Smith's sweet finish touches up sour game

January 11, 1995|By JOHN EISENBERG

TALLAHASSEE FLA. — TALLAHASSEE, Fla. -- Only in the end, the very end, did this caterpillar of a basketball game turn into a butterfly.

Only in the last six minutes of the second half was a splotch transformed, however briefly, into a little masterpiece.

For 35 minutes, the Maryland Terrapins were caught in a slow rumble with the Florida State Seminoles, a messy little dance of missed shots, loose balls, fouls, elbows and blocks. The scoreboard inched along. The arena got loud and hot and angry.

We're talking seriously ugly.

And then, suddenly, it was a thing of beauty. For just a couple of minutes, mind you. For just long enough to let Franchise Sophomore Joe Smith give everyone a glimpse of why the pro scouts love him like a son, why he alone elevates the Terps from a nice team into a Top 10 monster.
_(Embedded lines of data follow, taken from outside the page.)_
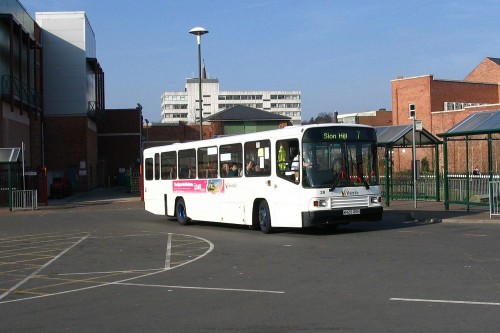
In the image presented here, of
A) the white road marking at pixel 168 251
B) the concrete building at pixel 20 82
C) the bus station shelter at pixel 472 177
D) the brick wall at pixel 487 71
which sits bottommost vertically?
the white road marking at pixel 168 251

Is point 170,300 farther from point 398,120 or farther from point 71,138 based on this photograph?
point 398,120

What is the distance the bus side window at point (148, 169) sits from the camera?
26.0 meters

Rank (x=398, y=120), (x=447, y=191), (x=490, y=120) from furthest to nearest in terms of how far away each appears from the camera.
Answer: (x=398, y=120)
(x=447, y=191)
(x=490, y=120)

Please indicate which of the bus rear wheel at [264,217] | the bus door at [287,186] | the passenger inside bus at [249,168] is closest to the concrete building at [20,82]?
the passenger inside bus at [249,168]

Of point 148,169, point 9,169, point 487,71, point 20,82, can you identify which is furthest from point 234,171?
point 487,71

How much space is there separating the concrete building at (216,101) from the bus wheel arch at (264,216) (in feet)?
452

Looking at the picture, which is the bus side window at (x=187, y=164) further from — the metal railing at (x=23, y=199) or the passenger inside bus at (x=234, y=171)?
the metal railing at (x=23, y=199)

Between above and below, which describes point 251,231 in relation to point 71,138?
below

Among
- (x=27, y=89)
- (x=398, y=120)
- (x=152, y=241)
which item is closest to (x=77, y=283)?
(x=152, y=241)

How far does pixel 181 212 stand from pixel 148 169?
3.58 meters

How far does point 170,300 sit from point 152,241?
8.66 metres

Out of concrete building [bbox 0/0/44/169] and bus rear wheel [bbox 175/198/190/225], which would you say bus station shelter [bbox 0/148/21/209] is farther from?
bus rear wheel [bbox 175/198/190/225]

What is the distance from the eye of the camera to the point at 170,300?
30.4ft

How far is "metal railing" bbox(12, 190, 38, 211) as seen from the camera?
121 ft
With the Terps clinging to a small lead and the State crowd roaring for a comeback and the lane completely clogged with defenders, as it had been all night, Smith stepped outside, took a pass and nailed a 19-foot jumper.

The next time down the floor, he moved out along the right baseline with the ball, faked an inside move, spun to the outside, rose and nailed a 15-footer.
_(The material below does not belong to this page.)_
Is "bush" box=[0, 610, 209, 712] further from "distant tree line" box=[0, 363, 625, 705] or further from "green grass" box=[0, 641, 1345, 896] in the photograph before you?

Two long, momentum-killing jumpers. At the end of a night in which he also collected 18 rebounds, two shy of his career high.

And then, when the Seminoles closed again to within five points on a back-from-the-dead rally in the last three minutes, Smith finally found an opening inside, backed in on State center Corey Louis, turned and flipped in a left-handed shot while being fouled.

Inside, outside: forget about the upset, Florida State.

"What can you say?" said Seminoles coach Pat Kennedy after the Terps' 70-57 victory, in which Smith led the Terps with 18 points despite taking only 10 shots in 36 minutes. "We did a real good job on him, I thought, but then he takes the ball outside and scores seven points in a row. Unbelievable."

You can be sure that each of the half-dozen NBA scouts sitting underneath one of the baskets -- no fewer than that are at every Terps game -- smiled at the sight of Smith hitting the jumpers. As if his game weren't already lottery-pick complete.

"Joe is a good shooter," Maryland coach Gary Williams said. "He talks about the fact that he'd like to see more plays called freeing him to shoot from out there. He takes a lot of pride in his outside shot. I'm happy to see him taking them from there at that point of the game. Especially when he makes them."

On the first jumper, the 19-footer, he had to move outside because the Terps wanted to get him the ball and he had no room inside. Such had been the case all night.

"They were running all sorts of defenses at me, a box-and-one, a sagging zone," Smith said later. "There was no way I'd be open. So I moved out and the shot was there."

Louis, a freshman center who blocked nine shots in an impressive performance, said, "I was shocked to see him out there. I'd watched him play a couple of times on TV, but I'd never seen him out quite that far. He's got a sweet shot, though."

The next time down the court, Louis stayed in step with Smith when Smith drifted out along the baseline. But Smith lost his game-long shadow with a left-right fake that freed him up to shoot.

"When Joe plays at the next level, he's going to be a factor at those places on the court," Williams said. "He'll be able to move outside and play forward, no question about it."

What made the clutch shooting performance such a masterpiece was that it came at the end of a night in which Smith showed just how strong he can be inside. Florida State has four players who are at least 6 feet 8, and Kennedy rotated them in against Smith all night. Smith did have some help in there -- Exree Hipp, Johnny Rhodes and Keith Booth combined for 18 rebounds -- but Smith alone had that many.

"It was tough going in there," he said. "They had a lot of big guys coming at us, and they're scrappy, always grabbing at loose balls and contesting everything. Every rebound was a fight."

Yet Smith never lost his cool, never argued a call, never forced a shot out of frustration. (Well, OK, he forced one shot in the first half. But that was the only one.)

And then, when there was a chance that the game could slip away, he did precisely what a player of his caliber is supposed to do.

Take the game in his hands.

On the road.

And win it.

"Typical performance from Joe," Williams said. "He battled and battled, but always stayed within himself no matter what was happening. And then he was there when we really needed it."

From 19 feet.

You better believe that's a masterpiece.